The epidemiology of bloodstream infection contributing to mortality: the difference between community-acquired, healthcare-associated, and hospital-acquired infections

Background

The epidemiology of bloodstream infection (BSI) is well-established; however, little is known about the contribution of different pathogens to mortality. To understand true burden of BSI, pathogens contributing to mortality were investigated and compared according to where the BSI was acquired.

Methods

Data from deceased patients in two teaching hospitals in the Republic of Korea were collected. BSI contributing mortality was defined as BSI within 2-weeks before death. Cases were grouped by acquisition sites: community-acquired (CA)-, healthcare-associated (HCA)-, and hospital-acquired (HA)-BSI. Drug resistance, BSI focus, and appropriateness of empirical antimicrobial therapy were also compared.

Results

Among 1849 deceased patients in the hospitals, 280 (15.1%) patients experienced BSI within 2-weeks before death. In all, 71, 53, and 156 patients in the CA-, HCA-, and HA-BSI groups, respectively, with 316 total isolated pathogens were analyzed. The three most common pathogens were Klebsiella pneumoniae (17.1%), Escherichia coli (16.4%), and Staphylococcus aureus (11.4%). While K. pneumoniae and E. coli were the most common pathogens in CA- and HCA-BSI, Acinetobacter baumannii and Candida species were in HA-BSI. 26.3% (41/156) of patients experienced breakthrough HCA-BSI during administration of carbapenem and/or vancomycin. The proportion of central venous catheter-related infection (0%, 3.4% and 28.3%), carbapenem resistant-Gram negative bacilli (0%, 6.9% and 21.9%), and inappropriate empirical antimicrobial therapy (21.1%, 37.7% and 51.9%; all P < 0.001) were more frequently observed in HA-BSI.

Conclusion

The epidemiology of BSI related to mortality had unique characteristics according to the acquisition site. Given the epidemiology of HA-BSI, infection control and antibiotics stewardship programs should be emphasized.

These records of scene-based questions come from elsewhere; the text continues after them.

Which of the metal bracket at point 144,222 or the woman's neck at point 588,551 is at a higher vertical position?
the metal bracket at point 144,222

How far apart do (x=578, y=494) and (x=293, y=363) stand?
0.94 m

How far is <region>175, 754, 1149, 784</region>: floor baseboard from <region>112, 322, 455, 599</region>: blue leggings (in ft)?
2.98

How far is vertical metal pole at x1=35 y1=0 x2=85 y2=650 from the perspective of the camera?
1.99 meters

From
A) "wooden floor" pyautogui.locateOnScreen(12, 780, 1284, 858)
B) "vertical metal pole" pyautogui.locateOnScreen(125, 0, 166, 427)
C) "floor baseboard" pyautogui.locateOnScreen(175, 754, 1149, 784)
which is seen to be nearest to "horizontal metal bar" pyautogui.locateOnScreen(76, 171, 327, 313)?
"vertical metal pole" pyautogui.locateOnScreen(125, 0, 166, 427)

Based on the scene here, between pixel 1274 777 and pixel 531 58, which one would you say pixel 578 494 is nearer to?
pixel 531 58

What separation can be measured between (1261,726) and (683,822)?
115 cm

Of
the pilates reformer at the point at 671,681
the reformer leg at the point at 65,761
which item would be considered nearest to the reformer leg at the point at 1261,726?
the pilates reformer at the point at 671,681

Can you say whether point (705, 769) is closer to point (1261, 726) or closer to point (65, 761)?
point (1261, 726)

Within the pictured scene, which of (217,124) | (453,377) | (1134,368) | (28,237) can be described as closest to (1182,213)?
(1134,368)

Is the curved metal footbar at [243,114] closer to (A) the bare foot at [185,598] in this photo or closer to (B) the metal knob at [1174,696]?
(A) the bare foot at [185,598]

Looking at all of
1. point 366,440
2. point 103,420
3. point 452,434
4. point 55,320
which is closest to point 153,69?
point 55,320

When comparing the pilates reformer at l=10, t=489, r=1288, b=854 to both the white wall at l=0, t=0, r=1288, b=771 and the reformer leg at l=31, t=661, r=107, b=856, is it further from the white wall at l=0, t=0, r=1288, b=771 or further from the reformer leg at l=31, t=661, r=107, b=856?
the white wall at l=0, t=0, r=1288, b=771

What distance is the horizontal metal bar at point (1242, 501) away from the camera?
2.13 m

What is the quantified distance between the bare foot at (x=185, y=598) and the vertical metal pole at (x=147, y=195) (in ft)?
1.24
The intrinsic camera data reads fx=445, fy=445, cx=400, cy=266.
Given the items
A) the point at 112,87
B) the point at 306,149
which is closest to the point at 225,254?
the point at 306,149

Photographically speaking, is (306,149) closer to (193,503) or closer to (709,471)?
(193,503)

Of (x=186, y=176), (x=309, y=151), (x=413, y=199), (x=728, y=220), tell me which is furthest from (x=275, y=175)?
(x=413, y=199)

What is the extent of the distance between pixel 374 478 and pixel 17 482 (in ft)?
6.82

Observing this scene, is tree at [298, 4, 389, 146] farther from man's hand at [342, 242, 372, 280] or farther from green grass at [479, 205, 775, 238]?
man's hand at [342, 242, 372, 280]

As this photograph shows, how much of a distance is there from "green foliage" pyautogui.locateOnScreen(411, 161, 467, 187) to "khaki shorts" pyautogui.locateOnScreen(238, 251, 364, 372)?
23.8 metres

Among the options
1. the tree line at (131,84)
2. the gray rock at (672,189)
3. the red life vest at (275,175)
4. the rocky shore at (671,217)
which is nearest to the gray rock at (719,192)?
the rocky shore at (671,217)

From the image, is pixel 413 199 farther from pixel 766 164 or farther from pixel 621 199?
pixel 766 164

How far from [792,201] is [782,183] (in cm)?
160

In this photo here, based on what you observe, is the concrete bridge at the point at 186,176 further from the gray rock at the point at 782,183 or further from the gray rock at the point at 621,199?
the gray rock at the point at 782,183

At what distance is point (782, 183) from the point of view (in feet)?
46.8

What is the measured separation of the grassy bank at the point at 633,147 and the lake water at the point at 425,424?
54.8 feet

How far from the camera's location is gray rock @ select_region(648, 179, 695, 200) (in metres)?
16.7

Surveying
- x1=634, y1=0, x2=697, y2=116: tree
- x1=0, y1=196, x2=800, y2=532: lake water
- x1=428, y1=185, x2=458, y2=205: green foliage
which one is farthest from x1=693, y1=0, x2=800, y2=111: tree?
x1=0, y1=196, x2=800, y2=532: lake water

Bloodstream infections (BSI) are a common cause of mortality despite advances in antimicrobial agents and sepsis management [1,2,3]. Although short-term mortality of BSI has been estimated from 12 to 34%, the range of mortality could be highly variable according to the acquisition site (whether community or hospital-acquired BSI), a specific population, pathogens, drug resistance, and geographical region [1,2,3,4,5,6,7,8]. For example, hospital-acquired (HA)-BSI usually show higher crude mortality than community-acquired (CA)-BSI [2]. Although Escherichia coli is the most common pathogen causing BSIs worldwide, higher mortality has been reported with bacteremia due to other Gram-negative bacteremia other than E. coli [3, 9, 10]. Therefore, the epidemiology of pathogens contributing to mortality may differ from the actual bacteremia incidence of each specific pathogen.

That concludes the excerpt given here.